My, has it been a bit.
(9 minutes later…)
I have written and re-written the start of this entry four times now. I think we’ll go with this —
You see, life can be a tricky bitch.
I’m currently navigating some life things that, by virtue of what they are, have me involuntarily questioning a lot. Particularly, a lot around the notion of “normal.” When I started this blog, it was intended to be a big, digital “fuck you” to the antiquated conventions of what it means to be a “lady.” I was never a fan of molds or of conforming to others’ expectations.
Women grow up hearing what they are supposed to do, feel, think and pursue. Recent events and movements have made major strides in shattering those “shoulds.” While I never considered myself to be a feminist or activist (really, for as big as my mouth is, I am much better as a sideline supporter), I have cheered on from the sidelines with a resounding Hell. Yes.

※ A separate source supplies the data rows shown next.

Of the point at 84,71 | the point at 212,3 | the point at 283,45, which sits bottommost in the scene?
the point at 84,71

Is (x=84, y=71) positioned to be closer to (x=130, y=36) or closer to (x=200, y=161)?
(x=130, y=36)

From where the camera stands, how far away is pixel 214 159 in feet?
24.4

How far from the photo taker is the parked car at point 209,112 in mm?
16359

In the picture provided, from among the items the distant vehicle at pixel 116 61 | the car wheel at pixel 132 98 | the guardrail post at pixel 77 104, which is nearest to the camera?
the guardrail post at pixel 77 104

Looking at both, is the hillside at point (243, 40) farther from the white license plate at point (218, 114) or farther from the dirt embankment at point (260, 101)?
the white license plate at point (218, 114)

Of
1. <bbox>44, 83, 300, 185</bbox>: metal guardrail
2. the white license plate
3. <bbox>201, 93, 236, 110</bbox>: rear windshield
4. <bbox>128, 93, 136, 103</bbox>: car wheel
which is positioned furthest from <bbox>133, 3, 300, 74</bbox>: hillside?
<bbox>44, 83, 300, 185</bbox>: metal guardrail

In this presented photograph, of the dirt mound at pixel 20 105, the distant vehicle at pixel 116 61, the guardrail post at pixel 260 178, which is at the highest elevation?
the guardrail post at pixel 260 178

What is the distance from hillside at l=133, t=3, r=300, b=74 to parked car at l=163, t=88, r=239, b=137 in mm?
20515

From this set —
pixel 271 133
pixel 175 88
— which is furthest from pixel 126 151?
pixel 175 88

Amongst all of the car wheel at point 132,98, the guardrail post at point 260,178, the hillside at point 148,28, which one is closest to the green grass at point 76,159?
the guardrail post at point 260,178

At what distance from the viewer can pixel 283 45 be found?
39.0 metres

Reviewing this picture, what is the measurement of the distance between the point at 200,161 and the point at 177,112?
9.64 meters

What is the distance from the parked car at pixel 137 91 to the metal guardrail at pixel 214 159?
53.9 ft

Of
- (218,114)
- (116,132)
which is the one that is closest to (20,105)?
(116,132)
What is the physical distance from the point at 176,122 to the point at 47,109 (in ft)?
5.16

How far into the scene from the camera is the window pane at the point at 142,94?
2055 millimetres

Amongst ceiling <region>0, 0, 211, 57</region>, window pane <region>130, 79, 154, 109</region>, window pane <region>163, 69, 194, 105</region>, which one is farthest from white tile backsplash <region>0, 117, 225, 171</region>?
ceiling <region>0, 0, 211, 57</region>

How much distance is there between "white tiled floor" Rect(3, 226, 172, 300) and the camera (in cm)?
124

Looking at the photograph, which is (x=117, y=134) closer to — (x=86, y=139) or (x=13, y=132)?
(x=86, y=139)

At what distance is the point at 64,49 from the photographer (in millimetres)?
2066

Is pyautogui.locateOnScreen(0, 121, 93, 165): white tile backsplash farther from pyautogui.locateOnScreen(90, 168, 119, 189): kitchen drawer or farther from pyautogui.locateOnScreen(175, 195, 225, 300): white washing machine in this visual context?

But then there’s the healthcare arena. (And no, I’m not going to talk about abortion or the pro-choice agenda) When you are not at 100%, test results, benchmarks, doctor feedback all ground your new reality in a mindset of abnormality. Even if you do everything right to care for your body – diet, exercise, sleep, stress management – sometimes it’s not good enough and you’re STILL an outlier*.
(*Note: not a life-threatening kind of outlier.)
Now, you’d think that for someone who built a blog to buck the norm, this wouldn’t be a hard pill to swallow.
But it is.
In every facet of my life, I seek out the opportunity to be the outlier. I relish in it. I thrive as the contrarian. But when it comes to my health, I desperately crave to just. be. normal.
And I hate that about myself.
And I hate that I hate that about myself.
Because this: does this all mean that I’m really just a fraud? That this blog and my very nature are mere charades to trick myself into fitting a self-imposed label (“outlier”) just like… every… other… (gulp) feminist? Shit, I am just like everyone else, trying to be unlike everyone else… only not, because when it comes to my health (which is not in me, it is of me), I want to be “normal.”
What a mind-bending existential clusterfuck, eh?